* Text section:
———

Tuesday, the need for that leadership became even more clear. Donald Trump signed executive actions that attempt to restart the Keystone XL and Dakota Access pipelines. He took this action despite clear opposition from people whose land, livelihoods, and communities will be devastated, climate scientists warning of disastrous climate impacts, and hundreds of thousands across the country who organized and protested to stop them.

This should not come as a surprise. Trump has invested heavily in both these pipelines (a spokesman says he has resolved these conflicts of interest, but refused to provide evidence). He’s also appointed Exxon Mobil CEO Rex Tillerson, along with a slew of climate deniers, billionaires, and white supremacists to his cabinet. At noon on Inauguration Day, all mentions of climate change (along with pages on civil rights and LGBTQ rights) disappeared from the White House website. And these actions are likely just the beginning. Trump’s poised to eliminate all federal climate regulations and throw out our commitments in the Paris Climate Accord.

Over the coming months, Trump and the GOP will continue to promote policies to bail out the fossil fuel industry. They are authorizing unnecessary dirty pipelines in order to enrich Big Oil executives who were, until this election, facing the slow decline of their industry. They want more money and more power to take people’s land. This will contaminate more water and sacrifice more lives.

In turbulent times here and around the world, institutions of higher education have played critical roles in standing up for rights and justice against authoritarian and repressive governments. Throughout our own history, Swarthmore has been a leader in social justice and stood up for what was right, even if it wasn’t popular. At this moment, colleges like Swarthmore must be the moral leaders our president is not, on climate justice, and on a range of social justice issues. We must be a moral anchor and a beacon of hope in these trying times.

Our $1.9 billion endowment is one of our most powerful tools for showing this moral leadership. By taking our investments out of the industry, we are saying it is wholly incompatible with our values as an institution. It isn’t about hurting share prices, but rather about stripping the fossil fuel industry of its social license to operate. We’ve already seen evidence that this is tremendously effective. five years ago, fossil fuel divestment was started right here on this campus. Today, the movement has divested $5 trillion.

———

* What to work on:
**A)** According to the fossil fuel divestment piece, which two pipelines did Donald Trump's executive actions attempt to restart?
**B)** In one to three sentences, explain what the fossil fuel divestment piece says taking the endowment's investments out of the industry is meant to accomplish.
**C)** Duplicate the part of the fossil fuel divestment piece starting at "Tuesday, the need" and ending at "to stop them.".

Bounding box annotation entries
———

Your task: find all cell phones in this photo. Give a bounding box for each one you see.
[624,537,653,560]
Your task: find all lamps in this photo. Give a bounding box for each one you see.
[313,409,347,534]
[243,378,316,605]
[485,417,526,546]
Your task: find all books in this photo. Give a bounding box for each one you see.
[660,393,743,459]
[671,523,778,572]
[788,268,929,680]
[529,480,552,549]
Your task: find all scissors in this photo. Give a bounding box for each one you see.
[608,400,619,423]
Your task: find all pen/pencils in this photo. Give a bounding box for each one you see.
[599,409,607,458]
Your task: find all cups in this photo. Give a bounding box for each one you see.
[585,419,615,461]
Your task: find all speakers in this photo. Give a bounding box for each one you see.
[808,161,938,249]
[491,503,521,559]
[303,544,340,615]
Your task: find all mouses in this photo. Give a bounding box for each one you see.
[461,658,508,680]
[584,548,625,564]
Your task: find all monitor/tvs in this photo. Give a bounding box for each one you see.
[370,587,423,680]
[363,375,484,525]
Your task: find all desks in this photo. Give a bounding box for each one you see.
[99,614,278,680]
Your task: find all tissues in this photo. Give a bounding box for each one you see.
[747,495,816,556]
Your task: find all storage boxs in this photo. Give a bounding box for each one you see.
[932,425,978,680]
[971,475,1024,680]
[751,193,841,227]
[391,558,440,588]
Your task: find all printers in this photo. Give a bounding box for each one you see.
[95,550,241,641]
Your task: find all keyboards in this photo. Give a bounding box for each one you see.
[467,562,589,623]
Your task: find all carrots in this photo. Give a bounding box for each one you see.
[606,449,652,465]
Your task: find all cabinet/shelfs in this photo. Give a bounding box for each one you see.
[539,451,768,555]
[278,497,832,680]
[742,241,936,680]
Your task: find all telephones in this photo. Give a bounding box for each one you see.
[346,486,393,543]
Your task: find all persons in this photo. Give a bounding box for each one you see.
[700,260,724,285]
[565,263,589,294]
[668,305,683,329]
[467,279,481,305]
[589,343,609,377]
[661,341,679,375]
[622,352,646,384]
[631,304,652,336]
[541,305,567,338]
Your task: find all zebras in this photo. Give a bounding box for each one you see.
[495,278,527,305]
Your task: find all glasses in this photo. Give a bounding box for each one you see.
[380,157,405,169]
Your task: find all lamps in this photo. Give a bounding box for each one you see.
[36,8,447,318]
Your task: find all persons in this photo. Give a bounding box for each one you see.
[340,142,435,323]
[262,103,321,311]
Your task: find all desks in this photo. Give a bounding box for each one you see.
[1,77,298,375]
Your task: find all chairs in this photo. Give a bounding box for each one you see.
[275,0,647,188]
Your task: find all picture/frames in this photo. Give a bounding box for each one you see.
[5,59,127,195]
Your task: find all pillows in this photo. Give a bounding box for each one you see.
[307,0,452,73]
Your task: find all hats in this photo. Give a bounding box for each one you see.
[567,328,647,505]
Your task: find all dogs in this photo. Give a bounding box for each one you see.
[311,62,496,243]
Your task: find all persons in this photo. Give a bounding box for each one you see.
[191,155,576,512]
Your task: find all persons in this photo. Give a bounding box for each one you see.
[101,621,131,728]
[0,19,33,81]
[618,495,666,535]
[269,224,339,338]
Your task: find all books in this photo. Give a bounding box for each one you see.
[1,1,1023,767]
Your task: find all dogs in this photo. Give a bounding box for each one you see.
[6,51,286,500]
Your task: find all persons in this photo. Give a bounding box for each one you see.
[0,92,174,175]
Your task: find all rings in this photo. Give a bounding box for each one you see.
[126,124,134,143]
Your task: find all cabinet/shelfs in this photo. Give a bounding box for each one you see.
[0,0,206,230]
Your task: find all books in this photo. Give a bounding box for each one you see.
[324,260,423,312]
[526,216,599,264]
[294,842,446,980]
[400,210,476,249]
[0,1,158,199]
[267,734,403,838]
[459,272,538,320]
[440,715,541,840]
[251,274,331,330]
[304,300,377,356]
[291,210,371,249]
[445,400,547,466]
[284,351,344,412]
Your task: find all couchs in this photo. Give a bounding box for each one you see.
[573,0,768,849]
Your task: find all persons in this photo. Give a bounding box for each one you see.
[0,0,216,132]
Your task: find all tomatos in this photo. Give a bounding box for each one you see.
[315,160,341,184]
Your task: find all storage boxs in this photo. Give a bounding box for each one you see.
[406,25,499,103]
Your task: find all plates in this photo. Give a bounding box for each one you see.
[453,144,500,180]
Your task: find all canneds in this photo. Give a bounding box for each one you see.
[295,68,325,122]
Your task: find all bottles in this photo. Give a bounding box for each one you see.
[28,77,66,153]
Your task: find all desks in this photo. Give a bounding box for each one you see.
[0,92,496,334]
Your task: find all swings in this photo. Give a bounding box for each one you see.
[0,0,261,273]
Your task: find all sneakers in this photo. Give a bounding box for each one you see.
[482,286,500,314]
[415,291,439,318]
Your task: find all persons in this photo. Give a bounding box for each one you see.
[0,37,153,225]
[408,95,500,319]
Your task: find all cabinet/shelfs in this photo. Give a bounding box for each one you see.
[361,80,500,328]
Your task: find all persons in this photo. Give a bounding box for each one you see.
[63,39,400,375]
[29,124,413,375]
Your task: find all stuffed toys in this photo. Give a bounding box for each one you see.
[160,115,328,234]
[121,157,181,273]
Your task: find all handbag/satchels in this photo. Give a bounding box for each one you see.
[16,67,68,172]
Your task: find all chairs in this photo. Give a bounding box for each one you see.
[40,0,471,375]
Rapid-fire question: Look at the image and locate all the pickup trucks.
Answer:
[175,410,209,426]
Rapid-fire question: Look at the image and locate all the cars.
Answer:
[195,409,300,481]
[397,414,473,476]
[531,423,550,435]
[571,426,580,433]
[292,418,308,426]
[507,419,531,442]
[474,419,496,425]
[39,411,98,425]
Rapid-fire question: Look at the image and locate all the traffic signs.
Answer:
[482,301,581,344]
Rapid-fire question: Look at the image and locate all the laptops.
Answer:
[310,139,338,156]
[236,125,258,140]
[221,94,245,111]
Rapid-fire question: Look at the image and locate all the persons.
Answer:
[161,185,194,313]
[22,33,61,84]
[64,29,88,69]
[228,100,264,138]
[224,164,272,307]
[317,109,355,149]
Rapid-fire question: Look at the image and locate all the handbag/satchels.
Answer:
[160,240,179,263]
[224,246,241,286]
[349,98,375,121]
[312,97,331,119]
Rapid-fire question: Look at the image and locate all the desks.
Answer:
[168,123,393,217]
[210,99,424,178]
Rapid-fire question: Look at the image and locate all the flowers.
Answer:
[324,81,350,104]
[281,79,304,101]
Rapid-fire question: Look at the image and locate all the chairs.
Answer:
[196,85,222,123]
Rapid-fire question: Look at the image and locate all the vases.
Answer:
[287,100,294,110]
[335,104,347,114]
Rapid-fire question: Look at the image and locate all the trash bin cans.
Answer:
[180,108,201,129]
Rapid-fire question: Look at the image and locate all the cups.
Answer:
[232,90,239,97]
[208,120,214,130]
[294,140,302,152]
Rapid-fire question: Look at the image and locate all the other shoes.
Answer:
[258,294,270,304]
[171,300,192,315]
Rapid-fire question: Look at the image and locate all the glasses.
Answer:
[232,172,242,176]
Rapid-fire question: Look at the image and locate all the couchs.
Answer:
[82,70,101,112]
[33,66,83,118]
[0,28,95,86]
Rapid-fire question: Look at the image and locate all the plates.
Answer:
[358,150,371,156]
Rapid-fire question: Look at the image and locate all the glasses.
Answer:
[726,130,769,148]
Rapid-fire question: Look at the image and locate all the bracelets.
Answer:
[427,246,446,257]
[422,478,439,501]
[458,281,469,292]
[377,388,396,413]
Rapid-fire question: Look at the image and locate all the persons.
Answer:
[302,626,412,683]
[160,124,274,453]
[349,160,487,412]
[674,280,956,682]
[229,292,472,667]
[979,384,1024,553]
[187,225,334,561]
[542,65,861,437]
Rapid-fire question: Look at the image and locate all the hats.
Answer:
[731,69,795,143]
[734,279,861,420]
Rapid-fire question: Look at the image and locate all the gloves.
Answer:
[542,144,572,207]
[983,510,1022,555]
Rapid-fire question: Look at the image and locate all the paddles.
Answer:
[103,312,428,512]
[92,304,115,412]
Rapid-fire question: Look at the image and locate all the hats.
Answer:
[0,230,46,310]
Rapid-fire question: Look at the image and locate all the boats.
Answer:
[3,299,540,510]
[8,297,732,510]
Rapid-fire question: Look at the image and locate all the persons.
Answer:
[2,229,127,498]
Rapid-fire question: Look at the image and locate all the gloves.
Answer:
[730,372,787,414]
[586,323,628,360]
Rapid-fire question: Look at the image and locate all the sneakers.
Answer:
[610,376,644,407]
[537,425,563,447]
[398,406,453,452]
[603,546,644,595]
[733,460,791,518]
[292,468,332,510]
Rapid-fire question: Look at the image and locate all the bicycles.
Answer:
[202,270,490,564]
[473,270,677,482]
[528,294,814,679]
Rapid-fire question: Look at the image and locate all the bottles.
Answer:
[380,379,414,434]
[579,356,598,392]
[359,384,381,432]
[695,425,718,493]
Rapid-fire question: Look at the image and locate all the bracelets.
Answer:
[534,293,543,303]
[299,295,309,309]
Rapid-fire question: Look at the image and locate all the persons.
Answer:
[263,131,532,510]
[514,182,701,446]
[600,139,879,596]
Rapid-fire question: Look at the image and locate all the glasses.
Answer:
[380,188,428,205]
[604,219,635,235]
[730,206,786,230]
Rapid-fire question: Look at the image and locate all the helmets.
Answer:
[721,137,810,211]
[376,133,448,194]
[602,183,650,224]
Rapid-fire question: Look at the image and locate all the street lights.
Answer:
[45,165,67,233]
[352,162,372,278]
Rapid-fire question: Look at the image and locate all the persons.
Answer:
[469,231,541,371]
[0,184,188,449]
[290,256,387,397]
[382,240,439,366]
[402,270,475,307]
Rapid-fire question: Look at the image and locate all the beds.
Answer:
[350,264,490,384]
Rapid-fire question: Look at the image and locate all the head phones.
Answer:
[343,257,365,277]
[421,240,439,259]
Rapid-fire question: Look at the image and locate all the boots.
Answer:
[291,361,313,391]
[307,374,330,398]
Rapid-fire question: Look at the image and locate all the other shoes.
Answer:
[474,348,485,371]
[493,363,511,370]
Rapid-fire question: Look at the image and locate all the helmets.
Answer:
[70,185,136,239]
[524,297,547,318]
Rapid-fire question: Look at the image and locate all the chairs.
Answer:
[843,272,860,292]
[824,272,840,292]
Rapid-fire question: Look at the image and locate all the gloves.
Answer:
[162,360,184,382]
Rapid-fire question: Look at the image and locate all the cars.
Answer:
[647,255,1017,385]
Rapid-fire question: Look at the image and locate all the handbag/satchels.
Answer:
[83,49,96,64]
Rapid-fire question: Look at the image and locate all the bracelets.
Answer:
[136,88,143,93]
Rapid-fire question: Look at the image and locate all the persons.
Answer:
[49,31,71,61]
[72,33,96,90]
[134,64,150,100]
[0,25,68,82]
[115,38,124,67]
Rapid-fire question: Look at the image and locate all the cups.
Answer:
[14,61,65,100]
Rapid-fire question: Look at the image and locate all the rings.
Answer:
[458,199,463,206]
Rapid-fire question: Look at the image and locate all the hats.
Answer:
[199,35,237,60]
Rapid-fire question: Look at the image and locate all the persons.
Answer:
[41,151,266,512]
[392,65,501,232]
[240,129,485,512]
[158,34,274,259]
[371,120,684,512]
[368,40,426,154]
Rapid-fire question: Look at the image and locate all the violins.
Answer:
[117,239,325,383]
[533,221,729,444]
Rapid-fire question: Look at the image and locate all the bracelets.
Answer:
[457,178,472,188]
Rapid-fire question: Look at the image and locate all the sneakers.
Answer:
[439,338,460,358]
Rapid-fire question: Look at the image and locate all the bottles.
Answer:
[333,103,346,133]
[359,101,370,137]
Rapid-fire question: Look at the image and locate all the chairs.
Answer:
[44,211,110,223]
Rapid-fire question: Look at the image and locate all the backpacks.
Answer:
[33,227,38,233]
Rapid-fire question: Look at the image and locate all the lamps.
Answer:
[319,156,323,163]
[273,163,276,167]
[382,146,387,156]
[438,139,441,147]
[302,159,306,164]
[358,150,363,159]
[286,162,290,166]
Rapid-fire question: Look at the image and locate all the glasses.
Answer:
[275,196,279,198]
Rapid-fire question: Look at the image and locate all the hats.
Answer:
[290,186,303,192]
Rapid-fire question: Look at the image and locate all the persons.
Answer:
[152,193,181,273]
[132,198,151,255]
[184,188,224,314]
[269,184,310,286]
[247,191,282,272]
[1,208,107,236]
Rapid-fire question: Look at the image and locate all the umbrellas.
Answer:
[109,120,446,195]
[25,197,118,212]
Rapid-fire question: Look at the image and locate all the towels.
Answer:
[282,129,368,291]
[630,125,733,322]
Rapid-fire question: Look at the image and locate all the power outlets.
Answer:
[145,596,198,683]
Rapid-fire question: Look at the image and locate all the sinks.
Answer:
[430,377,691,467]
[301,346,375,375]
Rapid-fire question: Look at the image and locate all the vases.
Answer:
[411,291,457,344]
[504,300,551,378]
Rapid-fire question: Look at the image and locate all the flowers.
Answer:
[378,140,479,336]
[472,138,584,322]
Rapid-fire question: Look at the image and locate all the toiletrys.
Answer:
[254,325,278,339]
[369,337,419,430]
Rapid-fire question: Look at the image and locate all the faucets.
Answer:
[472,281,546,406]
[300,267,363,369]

———

* Results by task:
**A)** The Keystone XL and Dakota Access pipelines.

**B)** Divesting declares that the fossil fuel industry is wholly incompatible with the institution's values. The aim is not to hurt share prices but to strip the industry of its social license to operate.

**C)**
Tuesday, the need for that leadership became even more clear. Donald Trump signed executive actions that attempt to restart the Keystone XL and Dakota Access pipelines. He took this action despite clear opposition from people whose land, livelihoods, and communities will be devastated, climate scientists warning of disastrous climate impacts, and hundreds of thousands across the country who organized and protested to stop them.